Eligere Investments plc
- Company type: Public
- Founded: 2013; 12 years ago
- Defunct: April 2020
- Fate: Liquidation

= Eligere Investments =

Company that traded in environmental services

Eligere Investments plc was a company that traded in environmental services such as the generation, provision and distribution of voluntary carbon offsets. The company received a warning from the UK's Financial Conduct Authority that it may be providing financial services or products in the UK without authorisation.

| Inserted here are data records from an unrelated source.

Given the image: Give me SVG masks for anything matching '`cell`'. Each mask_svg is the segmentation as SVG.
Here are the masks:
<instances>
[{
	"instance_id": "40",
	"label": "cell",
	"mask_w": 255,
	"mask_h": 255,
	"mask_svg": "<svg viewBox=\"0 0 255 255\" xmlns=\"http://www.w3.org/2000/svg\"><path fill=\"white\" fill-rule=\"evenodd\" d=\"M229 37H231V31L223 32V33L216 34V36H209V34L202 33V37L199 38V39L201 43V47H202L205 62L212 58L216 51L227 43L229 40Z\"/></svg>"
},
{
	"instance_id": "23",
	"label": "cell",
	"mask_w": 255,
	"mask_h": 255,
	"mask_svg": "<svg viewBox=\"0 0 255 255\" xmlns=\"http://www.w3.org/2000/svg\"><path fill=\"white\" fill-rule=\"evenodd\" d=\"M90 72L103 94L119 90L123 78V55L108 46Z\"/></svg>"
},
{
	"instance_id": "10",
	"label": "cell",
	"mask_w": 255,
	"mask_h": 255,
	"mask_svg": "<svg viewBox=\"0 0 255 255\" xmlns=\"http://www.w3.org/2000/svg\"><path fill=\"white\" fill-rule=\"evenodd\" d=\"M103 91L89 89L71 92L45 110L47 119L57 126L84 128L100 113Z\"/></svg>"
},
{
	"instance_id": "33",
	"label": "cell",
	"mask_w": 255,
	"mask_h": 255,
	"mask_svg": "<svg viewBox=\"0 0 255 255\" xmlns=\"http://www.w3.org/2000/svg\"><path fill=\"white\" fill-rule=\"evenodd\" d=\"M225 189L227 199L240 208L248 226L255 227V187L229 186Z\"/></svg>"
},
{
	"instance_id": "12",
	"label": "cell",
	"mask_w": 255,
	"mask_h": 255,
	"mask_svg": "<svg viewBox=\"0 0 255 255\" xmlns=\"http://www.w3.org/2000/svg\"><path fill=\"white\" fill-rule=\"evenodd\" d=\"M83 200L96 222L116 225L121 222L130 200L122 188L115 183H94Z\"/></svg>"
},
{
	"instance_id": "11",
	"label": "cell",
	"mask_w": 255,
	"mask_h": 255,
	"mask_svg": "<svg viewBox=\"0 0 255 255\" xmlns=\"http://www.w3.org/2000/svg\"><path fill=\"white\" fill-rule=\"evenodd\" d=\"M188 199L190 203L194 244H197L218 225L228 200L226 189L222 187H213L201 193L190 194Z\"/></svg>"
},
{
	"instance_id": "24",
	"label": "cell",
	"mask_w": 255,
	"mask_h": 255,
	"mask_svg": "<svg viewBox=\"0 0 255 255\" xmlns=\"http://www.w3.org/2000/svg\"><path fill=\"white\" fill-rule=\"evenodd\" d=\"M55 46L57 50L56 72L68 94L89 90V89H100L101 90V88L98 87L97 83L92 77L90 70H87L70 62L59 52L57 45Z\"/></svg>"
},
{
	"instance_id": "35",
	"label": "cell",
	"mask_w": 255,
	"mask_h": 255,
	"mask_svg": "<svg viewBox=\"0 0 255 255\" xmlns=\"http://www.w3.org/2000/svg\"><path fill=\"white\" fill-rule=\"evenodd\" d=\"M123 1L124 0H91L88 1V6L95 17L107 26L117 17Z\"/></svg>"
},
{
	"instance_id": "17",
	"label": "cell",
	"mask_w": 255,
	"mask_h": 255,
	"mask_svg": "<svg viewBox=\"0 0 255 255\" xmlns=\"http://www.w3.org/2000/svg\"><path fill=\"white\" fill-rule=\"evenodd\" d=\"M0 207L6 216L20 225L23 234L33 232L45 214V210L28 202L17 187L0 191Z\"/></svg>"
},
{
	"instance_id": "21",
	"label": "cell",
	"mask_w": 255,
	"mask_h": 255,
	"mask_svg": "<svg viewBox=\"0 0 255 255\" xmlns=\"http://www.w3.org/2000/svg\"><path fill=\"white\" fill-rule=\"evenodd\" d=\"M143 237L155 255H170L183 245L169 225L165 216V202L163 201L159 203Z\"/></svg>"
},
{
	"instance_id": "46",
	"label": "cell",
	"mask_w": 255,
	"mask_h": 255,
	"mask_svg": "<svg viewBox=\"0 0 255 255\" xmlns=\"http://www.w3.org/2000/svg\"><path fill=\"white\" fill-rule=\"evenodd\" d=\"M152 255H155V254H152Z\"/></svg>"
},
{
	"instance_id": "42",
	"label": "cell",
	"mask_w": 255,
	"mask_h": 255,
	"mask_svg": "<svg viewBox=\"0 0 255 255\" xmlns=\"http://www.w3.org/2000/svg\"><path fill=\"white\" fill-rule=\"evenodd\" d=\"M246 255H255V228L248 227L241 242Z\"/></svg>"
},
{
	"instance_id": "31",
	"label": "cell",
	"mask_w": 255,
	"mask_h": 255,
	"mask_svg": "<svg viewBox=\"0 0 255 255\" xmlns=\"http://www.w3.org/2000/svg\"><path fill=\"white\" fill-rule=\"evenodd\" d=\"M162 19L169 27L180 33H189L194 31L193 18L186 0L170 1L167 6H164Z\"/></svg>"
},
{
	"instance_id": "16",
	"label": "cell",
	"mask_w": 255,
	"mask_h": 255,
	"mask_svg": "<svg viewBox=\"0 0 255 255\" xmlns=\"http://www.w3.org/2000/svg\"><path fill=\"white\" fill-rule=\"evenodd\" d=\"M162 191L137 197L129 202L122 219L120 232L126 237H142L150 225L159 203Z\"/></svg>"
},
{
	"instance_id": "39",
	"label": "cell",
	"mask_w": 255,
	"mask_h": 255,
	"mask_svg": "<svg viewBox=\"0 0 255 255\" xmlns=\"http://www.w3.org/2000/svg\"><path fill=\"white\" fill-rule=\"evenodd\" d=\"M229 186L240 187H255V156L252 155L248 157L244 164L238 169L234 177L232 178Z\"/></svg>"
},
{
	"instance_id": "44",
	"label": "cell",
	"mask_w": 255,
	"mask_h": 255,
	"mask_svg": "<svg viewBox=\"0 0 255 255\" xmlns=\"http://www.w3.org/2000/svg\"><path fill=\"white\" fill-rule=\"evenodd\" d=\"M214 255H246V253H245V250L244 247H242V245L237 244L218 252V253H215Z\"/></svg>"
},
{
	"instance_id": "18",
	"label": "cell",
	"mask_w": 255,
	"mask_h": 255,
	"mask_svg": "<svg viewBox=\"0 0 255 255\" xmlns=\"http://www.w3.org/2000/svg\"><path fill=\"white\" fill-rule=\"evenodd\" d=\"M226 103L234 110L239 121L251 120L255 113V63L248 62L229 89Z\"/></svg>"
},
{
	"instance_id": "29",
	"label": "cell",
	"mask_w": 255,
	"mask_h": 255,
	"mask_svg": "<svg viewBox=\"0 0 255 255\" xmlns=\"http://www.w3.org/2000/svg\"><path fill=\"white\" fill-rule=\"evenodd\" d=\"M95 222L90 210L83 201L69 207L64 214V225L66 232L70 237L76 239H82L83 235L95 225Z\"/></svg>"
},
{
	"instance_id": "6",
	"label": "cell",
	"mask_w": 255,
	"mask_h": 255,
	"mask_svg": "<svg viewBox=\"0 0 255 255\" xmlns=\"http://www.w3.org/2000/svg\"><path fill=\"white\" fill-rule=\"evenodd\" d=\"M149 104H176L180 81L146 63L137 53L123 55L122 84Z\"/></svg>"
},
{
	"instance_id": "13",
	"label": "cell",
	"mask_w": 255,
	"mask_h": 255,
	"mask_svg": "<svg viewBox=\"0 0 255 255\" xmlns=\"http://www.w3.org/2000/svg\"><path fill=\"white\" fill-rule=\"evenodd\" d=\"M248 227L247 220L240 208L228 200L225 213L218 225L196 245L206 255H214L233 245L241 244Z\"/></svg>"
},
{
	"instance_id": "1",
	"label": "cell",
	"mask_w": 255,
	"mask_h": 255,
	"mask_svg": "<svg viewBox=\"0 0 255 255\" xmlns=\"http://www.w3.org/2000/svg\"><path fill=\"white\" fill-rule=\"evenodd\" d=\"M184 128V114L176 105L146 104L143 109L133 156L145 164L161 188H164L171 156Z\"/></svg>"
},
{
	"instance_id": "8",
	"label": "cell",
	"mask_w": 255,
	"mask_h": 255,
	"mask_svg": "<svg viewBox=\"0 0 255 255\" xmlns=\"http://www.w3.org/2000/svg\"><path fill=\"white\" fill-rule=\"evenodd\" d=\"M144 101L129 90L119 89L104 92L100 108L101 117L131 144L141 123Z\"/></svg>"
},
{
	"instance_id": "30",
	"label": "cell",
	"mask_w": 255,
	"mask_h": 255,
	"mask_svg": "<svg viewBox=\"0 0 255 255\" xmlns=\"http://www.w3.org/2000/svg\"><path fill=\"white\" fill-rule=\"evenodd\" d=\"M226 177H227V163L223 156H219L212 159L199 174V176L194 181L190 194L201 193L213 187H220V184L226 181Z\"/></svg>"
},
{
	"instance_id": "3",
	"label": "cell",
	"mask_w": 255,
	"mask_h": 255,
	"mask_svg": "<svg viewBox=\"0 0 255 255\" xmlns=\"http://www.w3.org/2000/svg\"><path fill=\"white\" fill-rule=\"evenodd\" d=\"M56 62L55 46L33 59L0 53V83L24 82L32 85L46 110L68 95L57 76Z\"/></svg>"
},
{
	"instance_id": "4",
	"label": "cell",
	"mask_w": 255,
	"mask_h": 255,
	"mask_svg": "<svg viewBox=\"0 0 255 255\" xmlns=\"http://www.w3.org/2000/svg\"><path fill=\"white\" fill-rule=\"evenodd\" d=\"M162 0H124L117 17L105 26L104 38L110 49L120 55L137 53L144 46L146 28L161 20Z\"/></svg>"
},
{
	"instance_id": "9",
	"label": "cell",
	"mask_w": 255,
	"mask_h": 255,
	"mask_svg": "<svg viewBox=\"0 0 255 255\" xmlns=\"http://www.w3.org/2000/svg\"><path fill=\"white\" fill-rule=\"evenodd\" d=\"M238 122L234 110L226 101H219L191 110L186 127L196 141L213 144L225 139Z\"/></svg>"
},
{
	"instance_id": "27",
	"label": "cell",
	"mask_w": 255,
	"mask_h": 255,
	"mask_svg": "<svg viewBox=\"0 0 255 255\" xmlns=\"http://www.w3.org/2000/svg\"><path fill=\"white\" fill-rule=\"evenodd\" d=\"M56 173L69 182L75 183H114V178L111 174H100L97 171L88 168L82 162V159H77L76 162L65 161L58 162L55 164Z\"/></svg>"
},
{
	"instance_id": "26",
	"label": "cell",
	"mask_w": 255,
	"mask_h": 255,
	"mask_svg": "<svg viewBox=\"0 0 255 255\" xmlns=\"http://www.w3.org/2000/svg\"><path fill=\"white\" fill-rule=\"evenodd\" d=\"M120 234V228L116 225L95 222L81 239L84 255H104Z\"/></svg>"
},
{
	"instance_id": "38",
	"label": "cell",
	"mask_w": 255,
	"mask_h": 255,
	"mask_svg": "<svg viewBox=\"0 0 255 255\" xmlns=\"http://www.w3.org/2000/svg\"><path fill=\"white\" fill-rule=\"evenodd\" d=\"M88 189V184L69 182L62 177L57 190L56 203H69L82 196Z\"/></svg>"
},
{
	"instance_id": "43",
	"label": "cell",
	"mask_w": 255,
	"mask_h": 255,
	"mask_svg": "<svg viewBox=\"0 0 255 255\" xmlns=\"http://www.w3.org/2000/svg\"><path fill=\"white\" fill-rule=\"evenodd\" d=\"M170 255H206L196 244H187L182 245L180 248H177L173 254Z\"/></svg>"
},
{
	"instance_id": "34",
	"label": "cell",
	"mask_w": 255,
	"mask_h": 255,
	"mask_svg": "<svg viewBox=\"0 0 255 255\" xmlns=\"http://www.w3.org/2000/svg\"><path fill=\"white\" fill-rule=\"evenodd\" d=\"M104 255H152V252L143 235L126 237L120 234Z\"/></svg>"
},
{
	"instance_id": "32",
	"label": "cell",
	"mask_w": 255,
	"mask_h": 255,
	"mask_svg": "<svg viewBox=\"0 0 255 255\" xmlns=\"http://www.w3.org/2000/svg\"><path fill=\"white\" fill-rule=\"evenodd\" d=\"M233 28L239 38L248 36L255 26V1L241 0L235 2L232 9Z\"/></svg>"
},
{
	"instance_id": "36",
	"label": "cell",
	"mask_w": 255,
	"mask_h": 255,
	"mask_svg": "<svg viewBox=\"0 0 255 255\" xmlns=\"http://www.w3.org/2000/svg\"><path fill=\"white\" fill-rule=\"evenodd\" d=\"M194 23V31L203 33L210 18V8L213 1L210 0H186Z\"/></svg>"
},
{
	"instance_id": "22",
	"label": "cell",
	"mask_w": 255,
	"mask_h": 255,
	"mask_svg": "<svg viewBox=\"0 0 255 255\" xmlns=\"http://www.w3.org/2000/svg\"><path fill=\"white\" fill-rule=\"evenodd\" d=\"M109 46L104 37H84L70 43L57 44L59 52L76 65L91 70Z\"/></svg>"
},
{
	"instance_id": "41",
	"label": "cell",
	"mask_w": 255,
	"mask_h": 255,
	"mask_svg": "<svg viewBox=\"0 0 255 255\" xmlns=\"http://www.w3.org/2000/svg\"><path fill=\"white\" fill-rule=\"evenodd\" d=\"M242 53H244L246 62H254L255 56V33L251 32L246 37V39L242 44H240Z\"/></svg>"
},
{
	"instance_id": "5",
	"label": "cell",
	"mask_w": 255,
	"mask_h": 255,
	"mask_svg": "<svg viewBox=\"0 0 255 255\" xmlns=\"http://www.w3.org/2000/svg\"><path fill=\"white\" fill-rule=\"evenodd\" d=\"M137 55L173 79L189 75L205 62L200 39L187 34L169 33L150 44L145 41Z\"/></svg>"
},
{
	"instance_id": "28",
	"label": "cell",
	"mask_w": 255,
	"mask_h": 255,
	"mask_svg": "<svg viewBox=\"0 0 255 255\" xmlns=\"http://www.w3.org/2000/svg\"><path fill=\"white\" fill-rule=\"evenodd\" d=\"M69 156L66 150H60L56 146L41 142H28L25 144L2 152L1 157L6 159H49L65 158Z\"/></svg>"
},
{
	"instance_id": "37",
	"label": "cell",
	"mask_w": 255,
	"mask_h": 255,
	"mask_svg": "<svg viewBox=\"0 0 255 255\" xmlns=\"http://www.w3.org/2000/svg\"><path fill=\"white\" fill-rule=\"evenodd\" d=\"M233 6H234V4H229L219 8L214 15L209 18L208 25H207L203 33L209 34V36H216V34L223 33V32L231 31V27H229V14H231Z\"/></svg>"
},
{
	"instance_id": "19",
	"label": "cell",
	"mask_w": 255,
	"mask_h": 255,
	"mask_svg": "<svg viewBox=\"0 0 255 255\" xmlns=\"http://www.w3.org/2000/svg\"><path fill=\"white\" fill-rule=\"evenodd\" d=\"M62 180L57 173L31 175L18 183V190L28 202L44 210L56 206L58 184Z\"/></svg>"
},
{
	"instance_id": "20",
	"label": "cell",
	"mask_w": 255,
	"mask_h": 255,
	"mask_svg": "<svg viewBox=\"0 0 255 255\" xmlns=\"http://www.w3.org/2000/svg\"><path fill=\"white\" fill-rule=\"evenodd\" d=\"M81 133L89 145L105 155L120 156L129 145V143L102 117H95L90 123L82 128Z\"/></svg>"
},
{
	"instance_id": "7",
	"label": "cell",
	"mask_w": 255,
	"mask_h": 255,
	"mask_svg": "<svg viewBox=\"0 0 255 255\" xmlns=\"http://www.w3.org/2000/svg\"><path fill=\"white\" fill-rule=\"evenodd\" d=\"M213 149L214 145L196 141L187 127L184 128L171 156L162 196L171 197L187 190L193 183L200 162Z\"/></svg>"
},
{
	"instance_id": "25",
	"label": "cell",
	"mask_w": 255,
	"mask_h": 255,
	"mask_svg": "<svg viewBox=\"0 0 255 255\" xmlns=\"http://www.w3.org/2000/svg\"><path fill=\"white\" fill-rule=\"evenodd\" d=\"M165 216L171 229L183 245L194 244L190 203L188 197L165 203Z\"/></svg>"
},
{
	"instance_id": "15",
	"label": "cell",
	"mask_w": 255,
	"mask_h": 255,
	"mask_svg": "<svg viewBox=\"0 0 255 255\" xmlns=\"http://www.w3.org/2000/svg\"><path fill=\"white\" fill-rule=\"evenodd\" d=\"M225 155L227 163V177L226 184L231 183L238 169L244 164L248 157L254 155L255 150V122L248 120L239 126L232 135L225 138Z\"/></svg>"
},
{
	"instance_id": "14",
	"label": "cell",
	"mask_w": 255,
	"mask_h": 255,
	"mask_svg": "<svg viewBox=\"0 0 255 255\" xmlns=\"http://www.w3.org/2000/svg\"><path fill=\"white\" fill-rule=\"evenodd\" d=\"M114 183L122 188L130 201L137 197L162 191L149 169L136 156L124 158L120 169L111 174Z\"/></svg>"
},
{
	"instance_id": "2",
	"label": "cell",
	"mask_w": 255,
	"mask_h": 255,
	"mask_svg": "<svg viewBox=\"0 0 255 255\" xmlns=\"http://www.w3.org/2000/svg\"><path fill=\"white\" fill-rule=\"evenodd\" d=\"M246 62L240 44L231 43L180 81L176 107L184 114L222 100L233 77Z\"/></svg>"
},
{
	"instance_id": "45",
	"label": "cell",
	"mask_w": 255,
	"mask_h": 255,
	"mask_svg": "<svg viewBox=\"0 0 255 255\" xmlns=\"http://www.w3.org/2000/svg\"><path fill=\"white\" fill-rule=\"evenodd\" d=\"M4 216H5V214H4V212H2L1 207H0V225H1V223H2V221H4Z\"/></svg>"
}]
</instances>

The company became insolvent in 2017 and was liquidated in April 2020.

==History==
As of October 2014, William Redford is the company's chief executive officer.

The company was formerly traded on the GXG Market in Denmark but trading in the company's shares was suspended by GXG in early June 2015.

Following a reorganisation in April 2015, the ordinary shares of Eligere Investments were 67% owned by Kijani Resources Limited, a special purpose vehicle of the Kijani Commodity Fund that is a segregated portfolio of the Brighton Segregated Portfolio Company (SPC) based in the Cayman Islands. On 1 June 2015, the Cayman Islands Monetary Authority announced that Brighton SPC had been placed in Controllership following a forensic examination of the fund by accountants. The controllers now have complete authority over the fund in order to protect the interests of investors and creditors.

The UK's Financial Conduct Authority has warned that Eligere may be providing financial services or products in the UK without their authorisation. The company became insolvent in 2017 and was liquidated in April 2020.